(Beginning of MATERIAL PROVIDED)

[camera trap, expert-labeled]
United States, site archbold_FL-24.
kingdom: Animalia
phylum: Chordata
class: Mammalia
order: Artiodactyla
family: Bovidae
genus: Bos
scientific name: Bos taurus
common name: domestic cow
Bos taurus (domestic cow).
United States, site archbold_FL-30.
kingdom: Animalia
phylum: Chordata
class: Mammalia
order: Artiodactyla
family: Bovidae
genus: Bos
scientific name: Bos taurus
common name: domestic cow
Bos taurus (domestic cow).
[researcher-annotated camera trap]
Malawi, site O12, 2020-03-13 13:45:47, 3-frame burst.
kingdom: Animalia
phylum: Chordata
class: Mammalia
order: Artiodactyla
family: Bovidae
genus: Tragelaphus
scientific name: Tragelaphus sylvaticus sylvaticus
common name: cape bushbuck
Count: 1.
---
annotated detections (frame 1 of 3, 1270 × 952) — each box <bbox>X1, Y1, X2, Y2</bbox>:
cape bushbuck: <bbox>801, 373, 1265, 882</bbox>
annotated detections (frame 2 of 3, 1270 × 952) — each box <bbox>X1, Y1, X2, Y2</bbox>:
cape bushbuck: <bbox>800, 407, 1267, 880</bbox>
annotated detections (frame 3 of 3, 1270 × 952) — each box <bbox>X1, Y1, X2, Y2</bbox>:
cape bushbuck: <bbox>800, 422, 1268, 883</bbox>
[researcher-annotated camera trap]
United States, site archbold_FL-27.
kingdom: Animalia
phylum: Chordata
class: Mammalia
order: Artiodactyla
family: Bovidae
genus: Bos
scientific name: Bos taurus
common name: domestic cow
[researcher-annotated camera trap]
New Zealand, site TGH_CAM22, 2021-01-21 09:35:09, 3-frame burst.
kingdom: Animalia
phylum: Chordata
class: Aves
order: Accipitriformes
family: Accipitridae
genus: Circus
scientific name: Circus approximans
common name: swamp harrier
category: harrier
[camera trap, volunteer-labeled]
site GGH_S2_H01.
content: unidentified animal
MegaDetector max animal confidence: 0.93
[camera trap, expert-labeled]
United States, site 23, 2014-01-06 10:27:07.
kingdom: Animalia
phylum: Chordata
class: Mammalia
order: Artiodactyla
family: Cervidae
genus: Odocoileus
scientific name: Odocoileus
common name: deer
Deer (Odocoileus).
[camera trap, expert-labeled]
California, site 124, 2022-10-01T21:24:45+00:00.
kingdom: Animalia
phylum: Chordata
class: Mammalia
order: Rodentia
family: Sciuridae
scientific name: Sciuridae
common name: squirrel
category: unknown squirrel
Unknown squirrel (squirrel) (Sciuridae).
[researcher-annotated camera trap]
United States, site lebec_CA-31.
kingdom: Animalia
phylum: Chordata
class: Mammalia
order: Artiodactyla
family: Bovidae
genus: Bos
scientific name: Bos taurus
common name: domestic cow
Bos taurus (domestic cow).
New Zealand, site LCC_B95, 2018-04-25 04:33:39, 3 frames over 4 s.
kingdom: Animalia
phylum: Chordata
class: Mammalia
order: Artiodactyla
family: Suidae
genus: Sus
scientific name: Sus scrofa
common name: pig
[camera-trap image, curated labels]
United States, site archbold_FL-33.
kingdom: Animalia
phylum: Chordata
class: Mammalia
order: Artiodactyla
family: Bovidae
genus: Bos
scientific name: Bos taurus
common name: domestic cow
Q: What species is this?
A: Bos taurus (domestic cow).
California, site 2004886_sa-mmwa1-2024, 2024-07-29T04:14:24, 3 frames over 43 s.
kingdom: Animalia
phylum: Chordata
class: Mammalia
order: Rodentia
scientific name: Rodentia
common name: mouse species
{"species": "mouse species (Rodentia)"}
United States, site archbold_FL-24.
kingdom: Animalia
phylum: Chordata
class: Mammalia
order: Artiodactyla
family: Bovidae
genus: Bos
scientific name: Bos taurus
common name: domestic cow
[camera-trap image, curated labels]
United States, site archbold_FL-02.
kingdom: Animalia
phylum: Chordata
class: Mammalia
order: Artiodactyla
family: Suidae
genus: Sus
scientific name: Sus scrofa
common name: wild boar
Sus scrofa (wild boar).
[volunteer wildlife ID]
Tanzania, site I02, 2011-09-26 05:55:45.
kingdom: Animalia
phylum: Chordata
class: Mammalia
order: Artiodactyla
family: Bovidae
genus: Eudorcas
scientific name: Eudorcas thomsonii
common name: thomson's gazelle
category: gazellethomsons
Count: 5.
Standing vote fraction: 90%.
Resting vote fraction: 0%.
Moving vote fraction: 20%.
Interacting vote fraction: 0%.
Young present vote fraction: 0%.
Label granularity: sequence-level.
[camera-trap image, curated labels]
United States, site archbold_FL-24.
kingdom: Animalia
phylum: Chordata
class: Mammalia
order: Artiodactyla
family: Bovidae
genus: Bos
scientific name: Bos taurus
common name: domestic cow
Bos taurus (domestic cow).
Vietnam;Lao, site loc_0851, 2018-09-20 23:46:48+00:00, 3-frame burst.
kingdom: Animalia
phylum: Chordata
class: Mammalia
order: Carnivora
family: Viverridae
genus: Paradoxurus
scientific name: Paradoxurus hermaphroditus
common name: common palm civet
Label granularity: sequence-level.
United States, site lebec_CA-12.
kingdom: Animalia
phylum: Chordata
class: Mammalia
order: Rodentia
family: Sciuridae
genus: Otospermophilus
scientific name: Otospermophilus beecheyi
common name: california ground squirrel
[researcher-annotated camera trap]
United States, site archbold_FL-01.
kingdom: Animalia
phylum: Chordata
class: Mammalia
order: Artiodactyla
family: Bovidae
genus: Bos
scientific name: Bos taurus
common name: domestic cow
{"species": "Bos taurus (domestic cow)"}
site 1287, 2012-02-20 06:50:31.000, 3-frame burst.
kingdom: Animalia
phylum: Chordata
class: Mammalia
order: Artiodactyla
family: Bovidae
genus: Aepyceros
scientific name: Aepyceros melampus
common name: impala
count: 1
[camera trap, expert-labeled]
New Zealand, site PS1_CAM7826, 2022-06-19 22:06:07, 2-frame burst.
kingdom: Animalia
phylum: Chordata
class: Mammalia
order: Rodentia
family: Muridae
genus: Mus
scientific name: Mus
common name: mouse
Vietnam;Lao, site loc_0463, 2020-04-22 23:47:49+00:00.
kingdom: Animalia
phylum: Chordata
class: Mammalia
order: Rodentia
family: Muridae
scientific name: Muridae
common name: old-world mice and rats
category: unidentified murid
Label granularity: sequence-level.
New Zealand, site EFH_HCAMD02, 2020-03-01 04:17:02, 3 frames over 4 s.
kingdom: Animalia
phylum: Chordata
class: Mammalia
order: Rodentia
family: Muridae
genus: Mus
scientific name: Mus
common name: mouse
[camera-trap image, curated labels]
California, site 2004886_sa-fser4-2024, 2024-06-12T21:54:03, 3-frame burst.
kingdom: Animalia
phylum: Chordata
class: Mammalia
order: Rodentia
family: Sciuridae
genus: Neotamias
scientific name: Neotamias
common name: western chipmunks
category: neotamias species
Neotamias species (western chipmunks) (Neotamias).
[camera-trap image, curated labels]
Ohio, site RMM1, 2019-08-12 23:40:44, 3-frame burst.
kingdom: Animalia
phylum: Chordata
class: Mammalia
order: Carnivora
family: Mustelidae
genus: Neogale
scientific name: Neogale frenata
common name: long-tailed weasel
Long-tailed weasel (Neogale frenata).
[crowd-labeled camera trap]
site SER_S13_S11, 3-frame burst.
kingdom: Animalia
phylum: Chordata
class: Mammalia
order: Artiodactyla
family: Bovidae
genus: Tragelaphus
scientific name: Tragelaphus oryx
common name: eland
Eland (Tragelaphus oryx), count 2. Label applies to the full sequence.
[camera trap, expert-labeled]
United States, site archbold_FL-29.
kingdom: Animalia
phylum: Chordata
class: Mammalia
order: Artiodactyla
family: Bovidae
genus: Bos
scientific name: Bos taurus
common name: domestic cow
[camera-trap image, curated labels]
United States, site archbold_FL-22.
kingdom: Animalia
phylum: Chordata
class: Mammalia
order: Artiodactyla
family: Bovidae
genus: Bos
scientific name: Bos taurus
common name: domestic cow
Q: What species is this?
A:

(End of MATERIAL PROVIDED)

• _GOAL OF THE EXERCISE_: From the records above, pull every line that has the string "frames" and copy it.

• _FINISHED TASK_:
New Zealand, site LCC_B95, 2018-04-25 04:33:39, 3 frames over 4 s.
California, site 2004886_sa-mmwa1-2024, 2024-07-29T04:14:24, 3 frames over 43 s.
New Zealand, site EFH_HCAMD02, 2020-03-01 04:17:02, 3 frames over 4 s.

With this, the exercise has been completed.